One of the key challenges in developing effective, targeted cancer treatments is the heterogeneity of the cancer cells themselves. This variation makes it difficult for the immune system to recognize, respond to and actively fight against tumors. Now, however, new advances in nanotechnology are making it possible to deliver targeted, personalized “vaccines” to treat cancer. 

A new study, published on October 2, 2020 in Science Advances, demonstrates the use of charged nanoscale metal-organic frameworks for generating free radicals using X-rays within tumor tissue to kill cancer cells directly. Furthermore, the same frameworks can be used for delivering immune signaling molecules known as PAMPs to activate the immune response against tumor cells. By combining these two approaches into one easily administered “vaccine,” this new technology may provide the key to better local and systemic treatment of difficult-to-treat cancers.

In a collaboration between the Lin Group in the University of Chicago Department of Chemistry and the Weichselbaum Lab at University of Chicago Medicine, the research team combined expertise from inorganic chemistry and cancer biology to tackle the challenging problem of properly targeting and activating an innate immune response against cancer. This work leveraged the unique properties of nanoscale metal-organic frameworks, or nMOFs — nanoscale structures built of repeating units in a lattice formation that are capable of infiltrating tumors.

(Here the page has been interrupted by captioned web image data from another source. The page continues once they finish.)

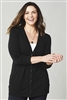 Port Authority - Ladies Concept Cardigan. L545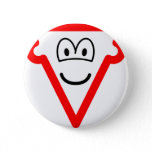 Yield buddy icon   buttons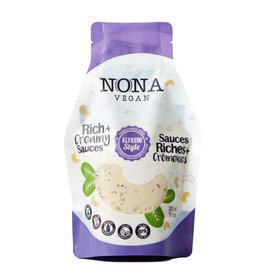 Nona Vegan Foods Nona Vegan Foods - Cashew Sauce, Alfredo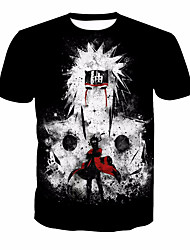 cheap -system of a down toxicity heavy metal rock official tee t-shirt mens unisex white
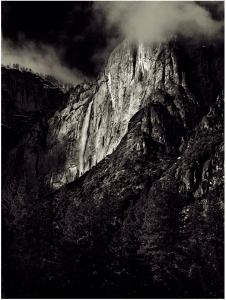 Jim-Shoemaker-Yosemite-Falls-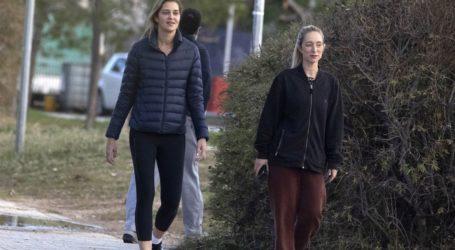 Ana Beatriz Barros: Με athleisure look στη Γλυφάδα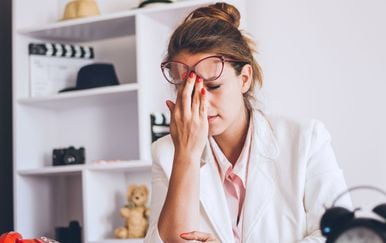 Druženje s kroničnom boli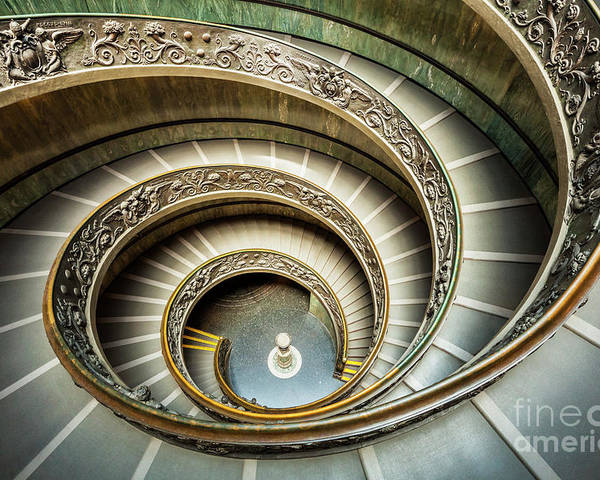 Bramante Staircase Poster featuring the photograph Bramante Spiral Staircase Vatican City by Neale And Judith Clark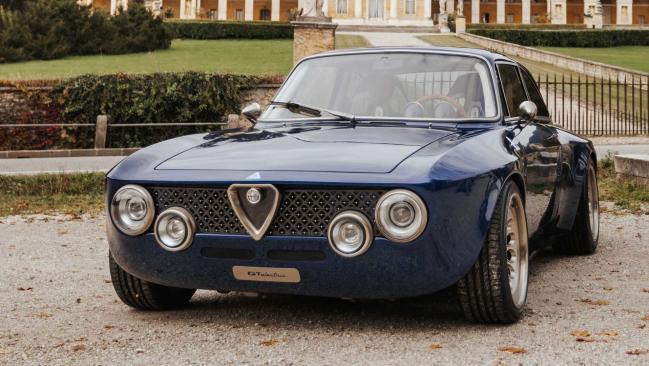 Totem GT Electric: el Alfa Romeo Giulia GTA de cero emisiones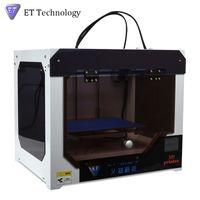 Wholesale 2016 China Professional Desktop FDM D Printer Manufacturer with Dual Extruder Free kg PLA Filament
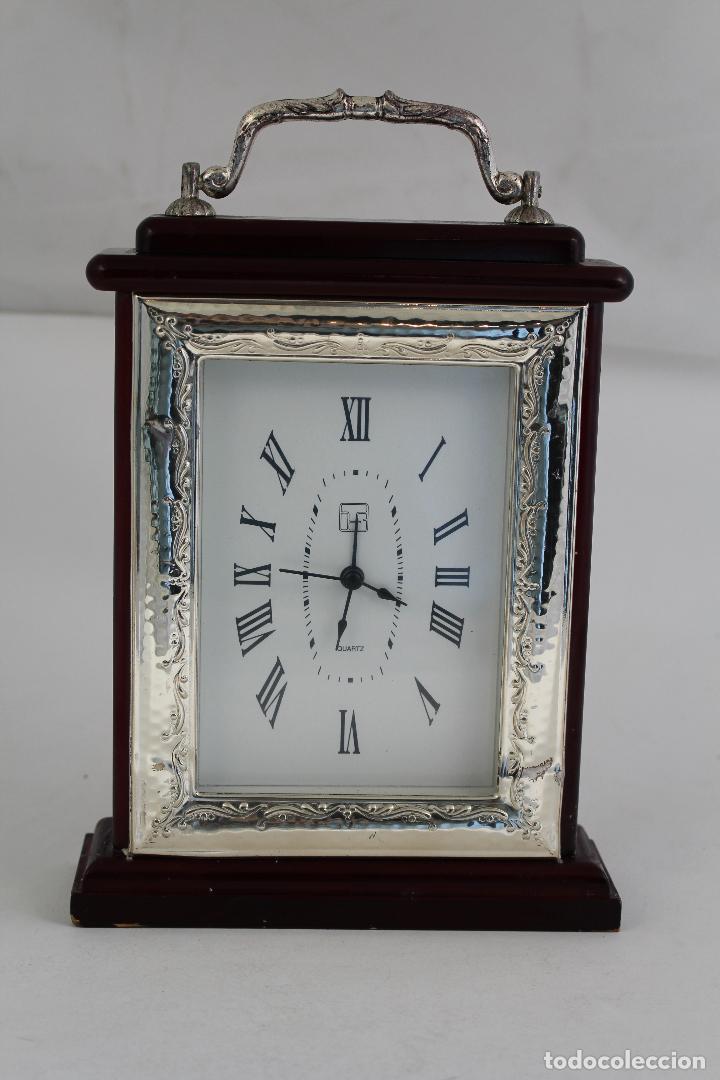 RELOJ QUARTZ EN PLATA DE LEY 925MILESIMAS (Relojes - Relojes Vintage )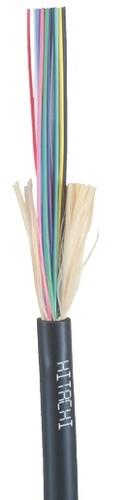 61380-36 | Hitachi Cable America Inc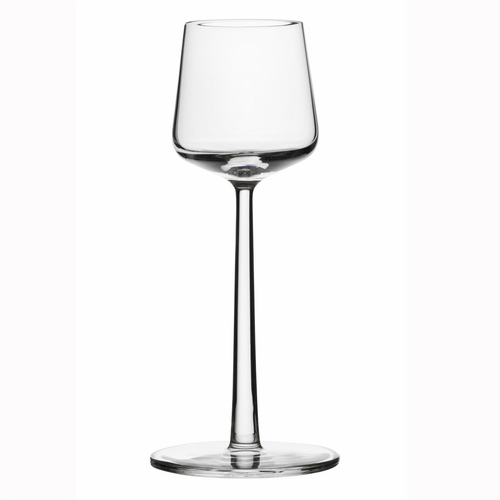 Essence Sherry Glass, Set of 2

These nMOFs can be irradiated with X-rays to generate high concentrations of free oxygen radicals, killing the cancer cells directly and producing antigens and inflammatory molecules that help the immune system recognize and clear cancerous cells, much like a vaccine. Their lattice-like structure also makes nMOFs ideal transporters for delivering anti-cancer drugs directly to tumors. Thus far, however, it has been difficult to activate innate and adaptive immune responses necessary for eliminating cancerous tumors.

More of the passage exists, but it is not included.